Taking a Closer Look at Soil

For their growth, plants need energy, water and nutrients. The current scientific consensus acknowledges 16 to 22 essential elements for plant nutrition. Most of a plant’s biomass is comprised of C (~45%), O2 (~42%) and H (~6%). Mineral elements (e.g. Ca, Mg, S, N, P, K, Zn, Mn, Cu, Fe, B, Na, Mo) only account for about 7% (Bergmann 1993, Schilling 2000).

The main part of mineral nutrients is absorbed from the soil by roots, more specifically from the soil solution. During the absorption, the dissolved elements can mutually hinder or boost each other, or behave indifferently (see figure “interactive structure”).
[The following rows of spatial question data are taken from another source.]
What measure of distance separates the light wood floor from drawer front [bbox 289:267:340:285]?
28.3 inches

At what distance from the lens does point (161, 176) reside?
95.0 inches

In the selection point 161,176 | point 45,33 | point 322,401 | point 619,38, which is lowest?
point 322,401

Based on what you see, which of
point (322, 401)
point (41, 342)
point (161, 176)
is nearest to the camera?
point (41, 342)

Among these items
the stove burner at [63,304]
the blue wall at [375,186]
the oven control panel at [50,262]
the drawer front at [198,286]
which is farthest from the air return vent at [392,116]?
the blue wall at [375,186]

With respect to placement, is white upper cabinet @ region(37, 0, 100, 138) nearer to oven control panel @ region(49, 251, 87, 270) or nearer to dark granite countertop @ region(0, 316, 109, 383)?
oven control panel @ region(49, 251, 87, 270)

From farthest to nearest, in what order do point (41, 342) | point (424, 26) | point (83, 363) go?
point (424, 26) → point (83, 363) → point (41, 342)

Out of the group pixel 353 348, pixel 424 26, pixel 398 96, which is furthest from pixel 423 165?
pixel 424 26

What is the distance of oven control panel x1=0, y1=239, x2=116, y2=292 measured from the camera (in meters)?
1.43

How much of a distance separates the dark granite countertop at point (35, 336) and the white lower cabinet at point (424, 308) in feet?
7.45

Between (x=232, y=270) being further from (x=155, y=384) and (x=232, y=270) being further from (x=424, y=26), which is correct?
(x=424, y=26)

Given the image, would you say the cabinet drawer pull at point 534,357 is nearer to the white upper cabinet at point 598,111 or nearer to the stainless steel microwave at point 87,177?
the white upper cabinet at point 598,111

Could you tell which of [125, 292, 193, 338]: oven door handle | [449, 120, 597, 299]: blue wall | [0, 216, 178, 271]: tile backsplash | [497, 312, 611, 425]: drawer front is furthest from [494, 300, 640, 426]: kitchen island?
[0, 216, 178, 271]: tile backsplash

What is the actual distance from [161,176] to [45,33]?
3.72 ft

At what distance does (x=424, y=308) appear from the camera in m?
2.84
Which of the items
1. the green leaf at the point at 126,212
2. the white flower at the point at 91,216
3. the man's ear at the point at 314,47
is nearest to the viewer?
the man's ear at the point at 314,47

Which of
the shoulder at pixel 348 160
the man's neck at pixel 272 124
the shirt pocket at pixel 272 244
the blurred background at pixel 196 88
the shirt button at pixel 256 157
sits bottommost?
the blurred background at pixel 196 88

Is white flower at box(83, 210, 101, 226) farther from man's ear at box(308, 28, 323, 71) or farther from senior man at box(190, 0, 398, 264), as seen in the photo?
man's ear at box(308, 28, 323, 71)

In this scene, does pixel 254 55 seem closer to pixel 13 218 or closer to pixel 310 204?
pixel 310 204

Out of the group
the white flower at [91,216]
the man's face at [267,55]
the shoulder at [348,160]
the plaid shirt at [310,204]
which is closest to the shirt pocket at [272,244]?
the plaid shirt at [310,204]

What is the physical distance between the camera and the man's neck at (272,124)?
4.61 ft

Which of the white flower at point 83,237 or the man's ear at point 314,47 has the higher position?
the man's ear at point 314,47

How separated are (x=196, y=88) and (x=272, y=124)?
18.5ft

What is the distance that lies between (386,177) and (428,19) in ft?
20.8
Interactive structure of elements (mod. from SGD Weinbau, 2006)
red arrows: strong antagonism,
yellow arrows: weak antagonism,
green arrows: synergism

 

It is a well-known fact that above a certain nutrient level, the ratios of certain elements to each other are much more important for crop development than their absolute concentration (see figure). It can be assumed that more than 90% of Western Europe soils exceed that level by far.

Influence of nutrient amounts and nutrient ratios on crop development (Husz, 1988)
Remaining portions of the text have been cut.